Initial.matrix <- read.csv("data/RDCON.csv", header=TRUE, row.names=1, check.names=FALSE, na.strings = "")
matrix <- as.matrix(Initial.matrix)
RDCON <- graph.adjacency(matrix, mode="undirected", weighted=NULL)
plot(RDCON, asp=0.6)
The first method is to simply find all the vertices without a connection (degree = 0), and remove them.
The second method is to first detect the main component (connected subgraph), and select this component.
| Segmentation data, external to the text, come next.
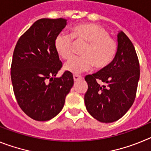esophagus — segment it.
Returning <instances> with one entry per match:
<instances>
[{"label": "esophagus", "instance_id": "1", "mask_svg": "<svg viewBox=\"0 0 151 151\" xmlns=\"http://www.w3.org/2000/svg\"><path fill=\"white\" fill-rule=\"evenodd\" d=\"M73 79H74L75 82H77V81H78V80L82 79V76H78V75H74V76H73Z\"/></svg>", "mask_w": 151, "mask_h": 151}]
</instances>
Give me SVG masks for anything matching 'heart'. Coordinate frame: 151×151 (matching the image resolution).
Here are the masks:
<instances>
[{
    "instance_id": "1",
    "label": "heart",
    "mask_w": 151,
    "mask_h": 151,
    "mask_svg": "<svg viewBox=\"0 0 151 151\" xmlns=\"http://www.w3.org/2000/svg\"><path fill=\"white\" fill-rule=\"evenodd\" d=\"M72 37L76 41L88 44L81 52L82 57H73L65 64V71L77 74L88 70L92 66L96 69H103L114 60L117 51L116 42L109 36L107 31L99 25L78 24L72 29ZM54 46L62 59L68 60L73 55V38L66 33L57 35Z\"/></svg>"
}]
</instances>
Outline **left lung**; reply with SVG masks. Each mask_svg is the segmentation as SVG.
I'll return each mask as SVG.
<instances>
[{
	"instance_id": "left-lung-1",
	"label": "left lung",
	"mask_w": 151,
	"mask_h": 151,
	"mask_svg": "<svg viewBox=\"0 0 151 151\" xmlns=\"http://www.w3.org/2000/svg\"><path fill=\"white\" fill-rule=\"evenodd\" d=\"M118 47L114 60L105 69L85 78L88 88L85 94L86 109L97 120L117 121L132 106L140 78L135 49L127 35H117Z\"/></svg>"
}]
</instances>
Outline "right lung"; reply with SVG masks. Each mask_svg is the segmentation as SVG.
Segmentation results:
<instances>
[{"label": "right lung", "mask_w": 151, "mask_h": 151, "mask_svg": "<svg viewBox=\"0 0 151 151\" xmlns=\"http://www.w3.org/2000/svg\"><path fill=\"white\" fill-rule=\"evenodd\" d=\"M66 26L63 18L38 19L19 38L13 51L10 75L14 94L22 111L35 120L55 117L74 84L69 72L56 77L62 63L54 41Z\"/></svg>", "instance_id": "right-lung-1"}]
</instances>
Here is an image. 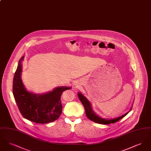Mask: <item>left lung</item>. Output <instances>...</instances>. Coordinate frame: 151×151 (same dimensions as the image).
Wrapping results in <instances>:
<instances>
[{
  "mask_svg": "<svg viewBox=\"0 0 151 151\" xmlns=\"http://www.w3.org/2000/svg\"><path fill=\"white\" fill-rule=\"evenodd\" d=\"M78 95L80 100L81 102V103L83 104V105L84 107L86 116L88 117V119H89L90 120H91L93 122H96V123H97L99 124H109L110 123H114L115 122H118V121L121 119L122 118L124 117L128 114V113H127L125 114L122 115L121 116H119L118 118H116L113 119L108 120V119H105L101 118L94 113L93 111L92 110L90 102L81 93H78ZM132 108L131 109V110L132 109Z\"/></svg>",
  "mask_w": 151,
  "mask_h": 151,
  "instance_id": "8db88e82",
  "label": "left lung"
}]
</instances>
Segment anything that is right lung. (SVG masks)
Returning a JSON list of instances; mask_svg holds the SVG:
<instances>
[{
  "instance_id": "add662e5",
  "label": "right lung",
  "mask_w": 151,
  "mask_h": 151,
  "mask_svg": "<svg viewBox=\"0 0 151 151\" xmlns=\"http://www.w3.org/2000/svg\"><path fill=\"white\" fill-rule=\"evenodd\" d=\"M23 59L24 57L19 61L13 80V94L20 113L25 119L37 123L45 124L57 120L62 111L61 96L64 91L71 88L58 87L43 94L28 92L21 79Z\"/></svg>"
}]
</instances>
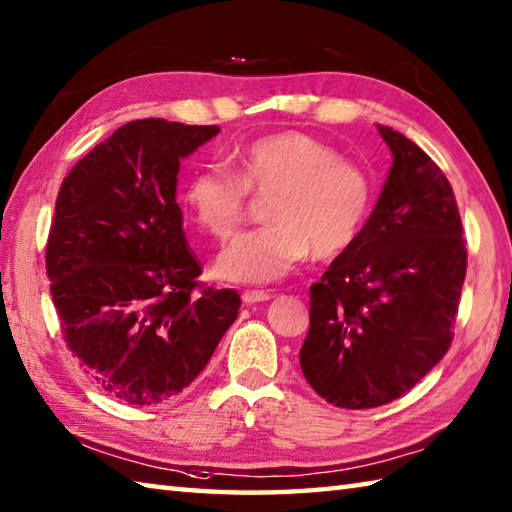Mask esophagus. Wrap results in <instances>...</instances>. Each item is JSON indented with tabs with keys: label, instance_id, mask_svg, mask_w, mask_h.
Returning a JSON list of instances; mask_svg holds the SVG:
<instances>
[{
	"label": "esophagus",
	"instance_id": "obj_1",
	"mask_svg": "<svg viewBox=\"0 0 512 512\" xmlns=\"http://www.w3.org/2000/svg\"><path fill=\"white\" fill-rule=\"evenodd\" d=\"M240 298H243V303L252 305V303H263V301H269V298H272V294H269V292H263V289H245V292L240 294Z\"/></svg>",
	"mask_w": 512,
	"mask_h": 512
}]
</instances>
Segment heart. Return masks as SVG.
Here are the masks:
<instances>
[{"label":"heart","instance_id":"b5f03b06","mask_svg":"<svg viewBox=\"0 0 512 512\" xmlns=\"http://www.w3.org/2000/svg\"><path fill=\"white\" fill-rule=\"evenodd\" d=\"M236 176L202 167L187 178L182 200L194 223L218 240L240 225L249 194L267 198L272 223L238 234L218 254L216 274L231 283H272L314 254H345L372 211L370 178L332 144L303 131L267 133L234 156Z\"/></svg>","mask_w":512,"mask_h":512}]
</instances>
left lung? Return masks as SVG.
Returning <instances> with one entry per match:
<instances>
[{
  "instance_id": "1",
  "label": "left lung",
  "mask_w": 512,
  "mask_h": 512,
  "mask_svg": "<svg viewBox=\"0 0 512 512\" xmlns=\"http://www.w3.org/2000/svg\"><path fill=\"white\" fill-rule=\"evenodd\" d=\"M392 167L361 236L310 287L301 370L336 408L385 406L452 343L468 252L455 194L426 151L379 124Z\"/></svg>"
}]
</instances>
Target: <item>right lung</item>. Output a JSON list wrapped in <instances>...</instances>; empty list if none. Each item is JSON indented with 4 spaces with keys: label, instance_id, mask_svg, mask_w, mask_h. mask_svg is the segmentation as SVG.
<instances>
[{
    "label": "right lung",
    "instance_id": "right-lung-1",
    "mask_svg": "<svg viewBox=\"0 0 512 512\" xmlns=\"http://www.w3.org/2000/svg\"><path fill=\"white\" fill-rule=\"evenodd\" d=\"M218 131L133 120L57 194L46 274L64 341L100 390L131 406L185 390L240 310L236 289L197 288L202 265L176 202L180 160Z\"/></svg>",
    "mask_w": 512,
    "mask_h": 512
}]
</instances>
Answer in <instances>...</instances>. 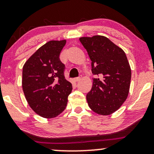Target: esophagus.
Segmentation results:
<instances>
[{
	"label": "esophagus",
	"instance_id": "esophagus-1",
	"mask_svg": "<svg viewBox=\"0 0 154 154\" xmlns=\"http://www.w3.org/2000/svg\"><path fill=\"white\" fill-rule=\"evenodd\" d=\"M81 78H82V77H76V78H75V82H79V80H80Z\"/></svg>",
	"mask_w": 154,
	"mask_h": 154
}]
</instances>
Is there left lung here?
I'll list each match as a JSON object with an SVG mask.
<instances>
[{"label":"left lung","instance_id":"obj_1","mask_svg":"<svg viewBox=\"0 0 154 154\" xmlns=\"http://www.w3.org/2000/svg\"><path fill=\"white\" fill-rule=\"evenodd\" d=\"M79 41L91 60L94 78L91 91L86 95L88 106L100 115H109L122 105L128 96L131 69L121 48L106 37H82Z\"/></svg>","mask_w":154,"mask_h":154}]
</instances>
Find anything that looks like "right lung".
Returning <instances> with one entry per match:
<instances>
[{"instance_id": "right-lung-1", "label": "right lung", "mask_w": 154, "mask_h": 154, "mask_svg": "<svg viewBox=\"0 0 154 154\" xmlns=\"http://www.w3.org/2000/svg\"><path fill=\"white\" fill-rule=\"evenodd\" d=\"M66 40H51L26 61L22 71V89L26 101L38 115L51 119L66 106L71 82L65 79V66L59 55Z\"/></svg>"}]
</instances>
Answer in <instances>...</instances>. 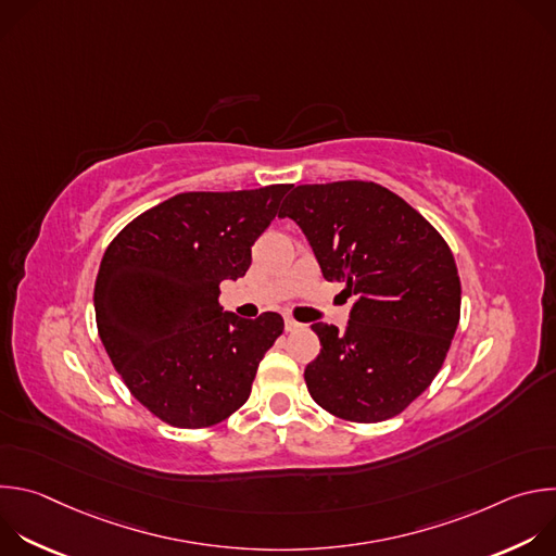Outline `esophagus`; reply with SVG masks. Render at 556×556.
<instances>
[{
	"mask_svg": "<svg viewBox=\"0 0 556 556\" xmlns=\"http://www.w3.org/2000/svg\"><path fill=\"white\" fill-rule=\"evenodd\" d=\"M301 328V324H296L294 319H290V316H286V330L288 332H294V330H299Z\"/></svg>",
	"mask_w": 556,
	"mask_h": 556,
	"instance_id": "obj_1",
	"label": "esophagus"
}]
</instances>
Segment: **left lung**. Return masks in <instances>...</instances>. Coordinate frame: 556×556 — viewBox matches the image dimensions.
Instances as JSON below:
<instances>
[{
    "label": "left lung",
    "mask_w": 556,
    "mask_h": 556,
    "mask_svg": "<svg viewBox=\"0 0 556 556\" xmlns=\"http://www.w3.org/2000/svg\"><path fill=\"white\" fill-rule=\"evenodd\" d=\"M279 217L303 230L324 277L356 296L345 330L312 326L321 352L303 376L314 403L352 422L399 416L440 371L459 324L451 249L376 182L299 185Z\"/></svg>",
    "instance_id": "8db88e82"
}]
</instances>
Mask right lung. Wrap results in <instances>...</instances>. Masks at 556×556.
<instances>
[{"mask_svg":"<svg viewBox=\"0 0 556 556\" xmlns=\"http://www.w3.org/2000/svg\"><path fill=\"white\" fill-rule=\"evenodd\" d=\"M290 187L178 193L127 224L103 255L99 337L134 399L172 427H211L240 409L283 332L277 312L242 319L217 299L222 281L247 275Z\"/></svg>","mask_w":556,"mask_h":556,"instance_id":"right-lung-1","label":"right lung"}]
</instances>
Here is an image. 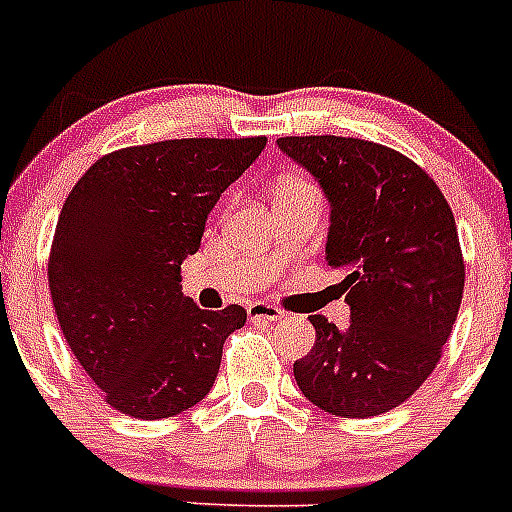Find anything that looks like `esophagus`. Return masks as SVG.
<instances>
[{
    "mask_svg": "<svg viewBox=\"0 0 512 512\" xmlns=\"http://www.w3.org/2000/svg\"><path fill=\"white\" fill-rule=\"evenodd\" d=\"M284 318V310H279L277 305H269V302H251L248 305V320L251 323H271V320Z\"/></svg>",
    "mask_w": 512,
    "mask_h": 512,
    "instance_id": "34e87169",
    "label": "esophagus"
}]
</instances>
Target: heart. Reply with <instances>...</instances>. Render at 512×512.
Instances as JSON below:
<instances>
[{"label": "heart", "instance_id": "b5f03b06", "mask_svg": "<svg viewBox=\"0 0 512 512\" xmlns=\"http://www.w3.org/2000/svg\"><path fill=\"white\" fill-rule=\"evenodd\" d=\"M295 184H307V182H305V179H300V176H284L282 182H279L277 189H282V187H295Z\"/></svg>", "mask_w": 512, "mask_h": 512}]
</instances>
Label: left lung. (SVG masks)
Masks as SVG:
<instances>
[{
	"instance_id": "1",
	"label": "left lung",
	"mask_w": 512,
	"mask_h": 512,
	"mask_svg": "<svg viewBox=\"0 0 512 512\" xmlns=\"http://www.w3.org/2000/svg\"><path fill=\"white\" fill-rule=\"evenodd\" d=\"M279 148L330 202L328 264L346 277L351 323L312 315L315 346L295 361L302 395L341 418L408 400L441 359L464 295V256L449 202L395 148L341 135H289Z\"/></svg>"
}]
</instances>
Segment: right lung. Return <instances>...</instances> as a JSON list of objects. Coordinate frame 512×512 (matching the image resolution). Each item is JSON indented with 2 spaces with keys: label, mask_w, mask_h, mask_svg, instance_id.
I'll return each mask as SVG.
<instances>
[{
  "label": "right lung",
  "mask_w": 512,
  "mask_h": 512,
  "mask_svg": "<svg viewBox=\"0 0 512 512\" xmlns=\"http://www.w3.org/2000/svg\"><path fill=\"white\" fill-rule=\"evenodd\" d=\"M251 138H174L104 153L69 192L48 259L63 338L130 418H174L215 384L241 305L200 310L182 261L220 194L264 151Z\"/></svg>",
  "instance_id": "obj_1"
}]
</instances>
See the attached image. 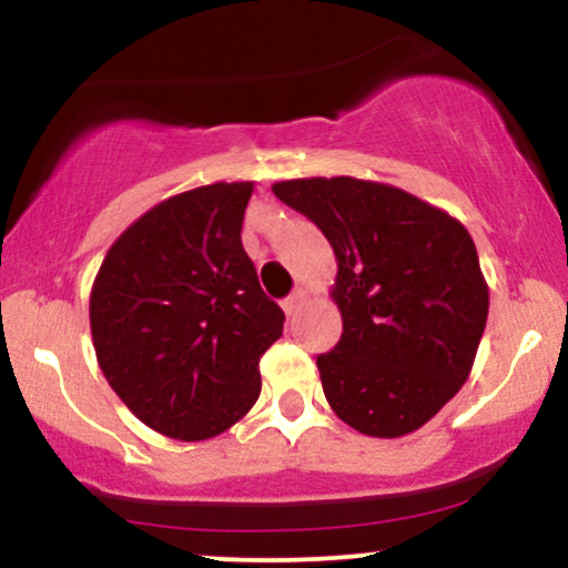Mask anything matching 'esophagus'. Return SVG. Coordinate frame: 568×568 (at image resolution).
I'll return each instance as SVG.
<instances>
[{
  "label": "esophagus",
  "mask_w": 568,
  "mask_h": 568,
  "mask_svg": "<svg viewBox=\"0 0 568 568\" xmlns=\"http://www.w3.org/2000/svg\"><path fill=\"white\" fill-rule=\"evenodd\" d=\"M306 302V293L302 291V288H298V291H293L291 293V296L288 298H285V302H283V310H285V315H296V312L298 310H302V304Z\"/></svg>",
  "instance_id": "1"
}]
</instances>
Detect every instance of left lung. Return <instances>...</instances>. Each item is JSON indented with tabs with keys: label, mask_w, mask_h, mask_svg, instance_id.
I'll return each mask as SVG.
<instances>
[{
	"label": "left lung",
	"mask_w": 568,
	"mask_h": 568,
	"mask_svg": "<svg viewBox=\"0 0 568 568\" xmlns=\"http://www.w3.org/2000/svg\"><path fill=\"white\" fill-rule=\"evenodd\" d=\"M325 234L338 264L331 296L342 338L317 357L325 400L371 438L427 425L473 371L488 285L470 232L440 207L352 179L272 186Z\"/></svg>",
	"instance_id": "left-lung-1"
}]
</instances>
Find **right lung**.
<instances>
[{
    "label": "right lung",
    "instance_id": "add662e5",
    "mask_svg": "<svg viewBox=\"0 0 568 568\" xmlns=\"http://www.w3.org/2000/svg\"><path fill=\"white\" fill-rule=\"evenodd\" d=\"M253 181H219L162 200L109 247L93 291L98 366L120 400L168 438L207 440L262 393L258 357L283 336L247 258Z\"/></svg>",
    "mask_w": 568,
    "mask_h": 568
}]
</instances>
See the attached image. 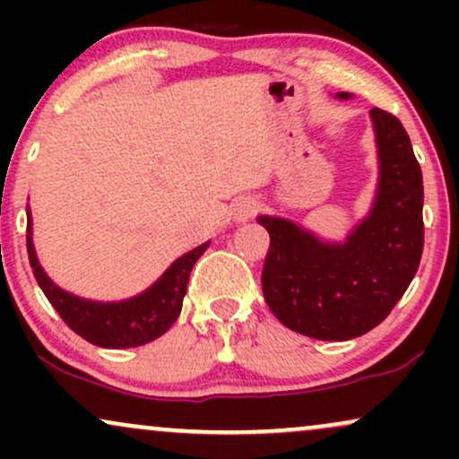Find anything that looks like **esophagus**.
Wrapping results in <instances>:
<instances>
[{
  "label": "esophagus",
  "instance_id": "1",
  "mask_svg": "<svg viewBox=\"0 0 459 459\" xmlns=\"http://www.w3.org/2000/svg\"><path fill=\"white\" fill-rule=\"evenodd\" d=\"M261 203L252 196H241L239 200H235L233 204V220L235 222H246V220L255 218L259 213Z\"/></svg>",
  "mask_w": 459,
  "mask_h": 459
}]
</instances>
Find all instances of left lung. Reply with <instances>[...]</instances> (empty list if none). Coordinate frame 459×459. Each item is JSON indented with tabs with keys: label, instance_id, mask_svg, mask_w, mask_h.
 <instances>
[{
	"label": "left lung",
	"instance_id": "8db88e82",
	"mask_svg": "<svg viewBox=\"0 0 459 459\" xmlns=\"http://www.w3.org/2000/svg\"><path fill=\"white\" fill-rule=\"evenodd\" d=\"M339 101L350 92H336ZM376 134L377 186L367 215L343 241L307 226L259 215L270 233L263 296L289 330L319 341H350L388 317L412 282L423 252V175L408 134L393 114L368 112Z\"/></svg>",
	"mask_w": 459,
	"mask_h": 459
}]
</instances>
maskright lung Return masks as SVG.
<instances>
[{
	"label": "right lung",
	"mask_w": 459,
	"mask_h": 459,
	"mask_svg": "<svg viewBox=\"0 0 459 459\" xmlns=\"http://www.w3.org/2000/svg\"><path fill=\"white\" fill-rule=\"evenodd\" d=\"M212 241H204L194 250L178 256L166 272L138 296L118 299V302H99V299L79 298L47 276L36 255L31 239V213L28 204V256L34 270L36 282L40 284L51 307L57 310L65 324L88 343L108 347V350H127L146 345L166 334L183 308L189 273Z\"/></svg>",
	"instance_id": "1"
}]
</instances>
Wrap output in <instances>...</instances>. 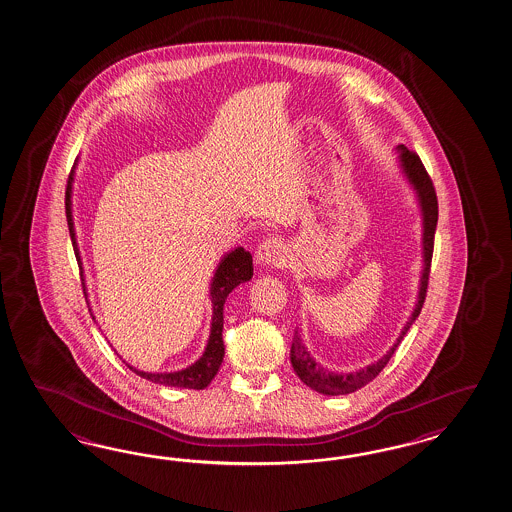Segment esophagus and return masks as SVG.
I'll return each mask as SVG.
<instances>
[{
    "mask_svg": "<svg viewBox=\"0 0 512 512\" xmlns=\"http://www.w3.org/2000/svg\"><path fill=\"white\" fill-rule=\"evenodd\" d=\"M285 257H287L285 244L277 236H266L255 251V259L261 266H281L285 263Z\"/></svg>",
    "mask_w": 512,
    "mask_h": 512,
    "instance_id": "obj_1",
    "label": "esophagus"
}]
</instances>
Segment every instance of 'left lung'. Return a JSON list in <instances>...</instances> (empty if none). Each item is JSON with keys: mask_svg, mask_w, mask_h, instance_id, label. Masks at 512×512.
<instances>
[{"mask_svg": "<svg viewBox=\"0 0 512 512\" xmlns=\"http://www.w3.org/2000/svg\"><path fill=\"white\" fill-rule=\"evenodd\" d=\"M397 162L401 167L402 177L410 184V188L414 190L419 212H421V255H423V270L419 277V291H417V302H415L414 311L408 318V322L404 324L397 341L387 350L386 354L378 361H374L371 365L363 367L360 371L354 373H335L326 367H322L315 358L307 352L304 341L300 337V333L296 330L291 346V363L294 373L298 374V378L304 382L305 386L315 389L322 395H346L352 393L360 387L367 386L373 378H376L380 371L387 365V361L391 360V356L395 354L397 346L401 345L404 335L410 330V326L414 324L415 318L419 317L421 307L425 302V294H427V285H429L430 261H432V248H434V233H436V223H438V199L436 192L432 186L429 173L425 166L421 164L419 156L415 152L408 151L404 145L397 147Z\"/></svg>", "mask_w": 512, "mask_h": 512, "instance_id": "left-lung-1", "label": "left lung"}]
</instances>
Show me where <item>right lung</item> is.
<instances>
[{
  "label": "right lung",
  "instance_id": "obj_1",
  "mask_svg": "<svg viewBox=\"0 0 512 512\" xmlns=\"http://www.w3.org/2000/svg\"><path fill=\"white\" fill-rule=\"evenodd\" d=\"M76 167V164H74ZM72 182H74V169L70 173L69 184H67V195H65V208H67V221H69L70 240L74 246L76 259L82 270V285L85 298H87V289H85V279H83L82 257H80V248L76 242V231H74V218H72ZM253 277V259L251 253L244 248L233 249L221 257L220 264L214 272V277L210 281V302H212V322H210V335H208L205 352L199 360L192 363L190 367L175 371V373H145L139 371L136 367L128 365L130 371L139 374L145 380H151L154 384L162 386L182 387V389H205L212 382V378L218 373L221 361L225 356V346L221 339L223 332V304L227 296L235 291L240 283H246ZM91 311V309H89Z\"/></svg>",
  "mask_w": 512,
  "mask_h": 512
}]
</instances>
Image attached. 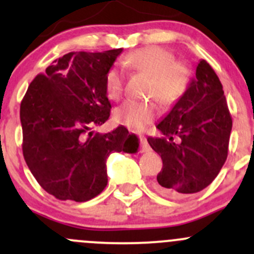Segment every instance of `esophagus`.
<instances>
[{
    "label": "esophagus",
    "instance_id": "34e87169",
    "mask_svg": "<svg viewBox=\"0 0 254 254\" xmlns=\"http://www.w3.org/2000/svg\"><path fill=\"white\" fill-rule=\"evenodd\" d=\"M139 140H140V152L150 151V149H151V147H150L146 137H145L144 135H139Z\"/></svg>",
    "mask_w": 254,
    "mask_h": 254
}]
</instances>
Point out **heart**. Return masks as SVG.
Returning a JSON list of instances; mask_svg holds the SVG:
<instances>
[{
  "label": "heart",
  "mask_w": 254,
  "mask_h": 254,
  "mask_svg": "<svg viewBox=\"0 0 254 254\" xmlns=\"http://www.w3.org/2000/svg\"><path fill=\"white\" fill-rule=\"evenodd\" d=\"M122 64L151 77L150 95L160 103L171 105L176 103L189 88L191 70L182 63H176L174 53L164 47L150 46L125 56ZM125 78L122 69L112 67L105 77V89L110 99H119L124 90ZM154 103L127 100L115 109L114 119L129 129L141 130L156 118Z\"/></svg>",
  "instance_id": "1"
}]
</instances>
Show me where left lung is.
Listing matches in <instances>:
<instances>
[{
    "label": "left lung",
    "instance_id": "obj_1",
    "mask_svg": "<svg viewBox=\"0 0 254 254\" xmlns=\"http://www.w3.org/2000/svg\"><path fill=\"white\" fill-rule=\"evenodd\" d=\"M156 127L164 136L147 137L162 159L155 189L179 198L207 187L227 159L232 130L222 84L207 62L200 61L196 77Z\"/></svg>",
    "mask_w": 254,
    "mask_h": 254
}]
</instances>
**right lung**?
Masks as SVG:
<instances>
[{
  "instance_id": "right-lung-1",
  "label": "right lung",
  "mask_w": 254,
  "mask_h": 254,
  "mask_svg": "<svg viewBox=\"0 0 254 254\" xmlns=\"http://www.w3.org/2000/svg\"><path fill=\"white\" fill-rule=\"evenodd\" d=\"M122 52L64 54L32 80L22 100L24 160L42 189L58 200H92L108 184V156L137 151L139 139L123 125L88 134L109 119L105 77Z\"/></svg>"
}]
</instances>
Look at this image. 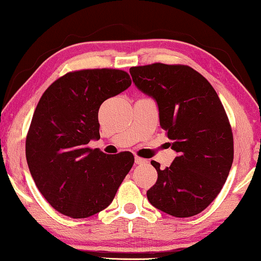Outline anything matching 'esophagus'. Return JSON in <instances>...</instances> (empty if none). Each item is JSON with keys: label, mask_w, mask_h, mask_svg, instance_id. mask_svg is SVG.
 <instances>
[{"label": "esophagus", "mask_w": 261, "mask_h": 261, "mask_svg": "<svg viewBox=\"0 0 261 261\" xmlns=\"http://www.w3.org/2000/svg\"><path fill=\"white\" fill-rule=\"evenodd\" d=\"M135 162L137 163V165H141V163L147 162V160H145V159L139 158V156H135Z\"/></svg>", "instance_id": "esophagus-1"}]
</instances>
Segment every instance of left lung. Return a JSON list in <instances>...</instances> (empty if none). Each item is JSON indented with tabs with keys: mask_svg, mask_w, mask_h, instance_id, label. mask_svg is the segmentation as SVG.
<instances>
[{
	"mask_svg": "<svg viewBox=\"0 0 261 261\" xmlns=\"http://www.w3.org/2000/svg\"><path fill=\"white\" fill-rule=\"evenodd\" d=\"M135 85L156 101L160 125L178 156L158 171L147 191L155 208L176 218L204 211L220 193L233 160V138L222 103L208 81L188 65L130 68Z\"/></svg>",
	"mask_w": 261,
	"mask_h": 261,
	"instance_id": "1",
	"label": "left lung"
}]
</instances>
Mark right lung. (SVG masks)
Returning <instances> with one entry per match:
<instances>
[{
	"label": "right lung",
	"mask_w": 261,
	"mask_h": 261,
	"mask_svg": "<svg viewBox=\"0 0 261 261\" xmlns=\"http://www.w3.org/2000/svg\"><path fill=\"white\" fill-rule=\"evenodd\" d=\"M131 85L117 69L64 74L42 94L26 137V160L39 191L60 213L85 219L108 207L134 166L130 152L107 155L99 139L101 103Z\"/></svg>",
	"instance_id": "right-lung-1"
}]
</instances>
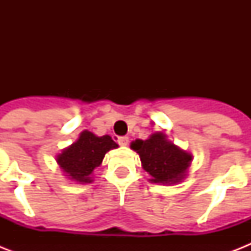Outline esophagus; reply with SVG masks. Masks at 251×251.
Instances as JSON below:
<instances>
[{
    "label": "esophagus",
    "instance_id": "1",
    "mask_svg": "<svg viewBox=\"0 0 251 251\" xmlns=\"http://www.w3.org/2000/svg\"><path fill=\"white\" fill-rule=\"evenodd\" d=\"M117 142H118V145L127 146V143H129V138H127V137H118Z\"/></svg>",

Downside is that there maybe more components that may also be of interest, so use this only in case you are only interested in the main component.
2.8 Exercise part one
We will discuss these exercises in the next meeting, you dont have to hand them in.
Create a graph of your core network, and plot that network. Include relations between your contacts. You can use abbreviations for the names.
Add additional information (age or gender) to the igraph object.
What is the density of your core network? Density captures how many edges there are in a network divided by the total possible number of edges. In an undirected network of size N, there will be (N * (N-1))/2 possible edges. If you think back to the matrix underlying each network, N * N-1 refers to the number of rows (respondents) times the number of columns (respondents again) minus 1 so that the diagonal (i.e. ties to oneself) are excluded. We divide that number by 2 in the case of an undirected network only to account for that fact that the network is symmetrical.
Enter the “attiro.csv” network into R and create an Igraph object.
Are there multiple relations and self-loops? If so, Which relations and/or loops?
Are there isolates? If so, remove this/these isolate(s).
Consider the following edgelist (MM_edges1.csv) and nodes attributes (MM_Nodes.csv). This network concerns the diffusion of a new mathematics method in the 1950s. The diffusion process was successful since the new method was adopted in a relatively short period by most schools. The example traces the diffusion of the modern math method among school systems which combine elementary and secondary programs in Allegheny County (Pennsylvania, USA). All school superintendents who were at least two years in office were interviewed. They are the gatekeepers to educational innovation because they are in the position to make the final decision. The superintendents were asked to indicate their friendship ties with other superintendents in the county with the following question: Among the chief school administrators in Allegheny County, who are your three best friends? The year of adoption by a superintendent’s school is coded in the partition ModMath_adoption.clu: 1958 is class (time) one, 1959 is class (time) two, etc. Enter the data in R. Plot the network.
Select the early adopters (first two years), plot this subgraph.